Numerose le edizioni del Convivio, antiche e moderne, possedute dalla Biblioteca Angelo Mai. La più antica posseduta, quella veneziana del 1529 per l’editore Niccolò Zoppino (segnatura: Cinq.1.762) che si rifà all’editio princeps del 1490, è caratterizzata da un frontespizio xilografico nel quale una cornice riccamente decorata racchiude al centro l’effige di Dante, visto di profilo, e il titolo L’amoroso Convivio di Dante, con la additione, & molti suoi notandi, accuratamente revisto & emendato. MDXXIX. Segue un ricco indice degli argomenti trattati. L’esemplare è legato con la Physionomia del matematico, filosofo e studioso scozzese Michael Scot pubblicata l’anno successivo, in una coperta in cartone rivestito di pergamena.
La Biblioteca possiede anche l’edizione veneziana del 1531, con lo stesso titolo, per l’editore Melchiorre Sessa (segnatura: Cinq.1.1979). La marca tipografica di quest’ultima, posta al termine del volume, raffigura un gatto con un topo in bocca, in un cerchio sormontato da corona e le iniziali «M» «S». La stessa raffigurazione è presente anche nella cornice xilografica che adorna il frontespizio caratterizzata da elementi fitomorfi, zoomorfi e antropomorfi. L’esemplare ha una coperta in pergamena floscia. Al taglio inferiore è stata impressa a mano con inchiostro l’indicazione «Convito di Dante».

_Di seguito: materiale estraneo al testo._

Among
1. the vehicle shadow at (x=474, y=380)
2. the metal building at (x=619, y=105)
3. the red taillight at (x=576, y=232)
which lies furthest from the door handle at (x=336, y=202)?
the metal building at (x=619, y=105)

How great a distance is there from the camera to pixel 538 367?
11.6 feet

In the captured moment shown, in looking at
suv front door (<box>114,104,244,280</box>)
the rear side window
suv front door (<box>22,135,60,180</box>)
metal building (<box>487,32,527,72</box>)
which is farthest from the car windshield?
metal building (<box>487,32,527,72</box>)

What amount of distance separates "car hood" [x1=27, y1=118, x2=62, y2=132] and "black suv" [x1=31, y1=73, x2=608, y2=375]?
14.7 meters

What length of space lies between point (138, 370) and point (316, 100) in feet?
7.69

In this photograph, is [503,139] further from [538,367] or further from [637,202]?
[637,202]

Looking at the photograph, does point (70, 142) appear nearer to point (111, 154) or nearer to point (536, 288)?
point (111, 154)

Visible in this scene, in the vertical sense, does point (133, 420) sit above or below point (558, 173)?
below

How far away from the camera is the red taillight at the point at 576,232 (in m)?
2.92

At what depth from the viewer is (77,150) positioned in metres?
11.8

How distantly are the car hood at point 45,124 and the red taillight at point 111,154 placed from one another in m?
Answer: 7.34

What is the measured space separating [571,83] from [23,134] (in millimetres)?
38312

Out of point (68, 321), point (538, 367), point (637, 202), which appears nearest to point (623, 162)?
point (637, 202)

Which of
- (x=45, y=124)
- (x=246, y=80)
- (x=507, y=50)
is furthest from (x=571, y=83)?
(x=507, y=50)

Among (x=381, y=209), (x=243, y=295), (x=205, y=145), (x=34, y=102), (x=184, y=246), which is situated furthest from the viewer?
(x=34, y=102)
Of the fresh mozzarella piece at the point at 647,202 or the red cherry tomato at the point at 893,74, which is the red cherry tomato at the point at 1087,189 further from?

E’ anche presente un esemplare di quella che è considerata la prima edizione moderna dell’opera: si tratta di un’edizione veneziana pubblicata nel 1741 da Giambattista Pasquali che recita Delle opere di Dante Alighieri. Tomo I contenente il Convito, e le Pistole, con le Annotazioni del Dottore Anton Maria Biscioni fiorentino (segnatura: Sala 3 I 5.19). Nella lettera ai lettori si avvisa che le opere contenute nel volume «si sono prese da’ miglior fonti; cioè dalle più accreditate impressioni». La prima pagina dell’opera riprende l’indicazione di autore e titolo preceduta da un elemento decorativo. La prima iniziale del testo è decorata.
Venendo a tempi più recenti, segnaliamo un’elegante edizione critica del Convivio uscita a Firenze per l’editore G. Barbèra nel 1919 (preceduta nel 1917 da un’edizione speciale in 100 esemplari, in formato più piccolo; la Biblioteca possiede la seconda edizione riveduta e corretta del 1921, segnatura: Morali 1193). Dopo l’occhietto, l’antiporta riproduce, in una fotografia in bianco e nero dei fratelli Alinari, il celebre ritratto di Dante a figura intera, dipinto da Domenico di Michelino conservato nella cattedrale di Santa Maria del Fiore a Firenze. Il volume, grazie all’utilizzo di un carattere piuttosto minuto e alla disposizione del testo su due colonne, riesce a contenere tutte le principali opere di Dante, compresa la Divina Commedia. Il frontespizio, oltre a presentare la marca tipografica, caratterizzata da una rosa sormontata dalla scritta «non bramo altr’esca», promette «un copiosissimo indice del contenuto». Si tratta di un indice generale, piuttosto articolato, dei nomi di persone, luoghi e cose per tutte le opere contenute nel volume. E’ il frutto del lavoro di due eminenti dantisti dell’epoca: Arnaldo della Torre e Ernesto Giacomo Parodi. Pregevole la coperta rigida telata con incisione dorata della marca tipografica al piatto anteriore e ripresa del titolo e altri elementi decorativi sul dorso. Il colore avorio della coperta contrasta con i tagli colorati in rosso.
Tra le numerose riproduzioni digitali delle opere presentate segnaliamo alcuni esemplari: L’amoroso convivio del 1529 e del 1531 presso la Österreichische Nationalbibliothek di Vienna; Delle opere di Dante Alighieri, 1741, presso la Bayerische Staatsbibliothek di Monaco; l’edizione Barbèra del 1919 è disponibile in Internet Archive grazie all’Università di Toronto.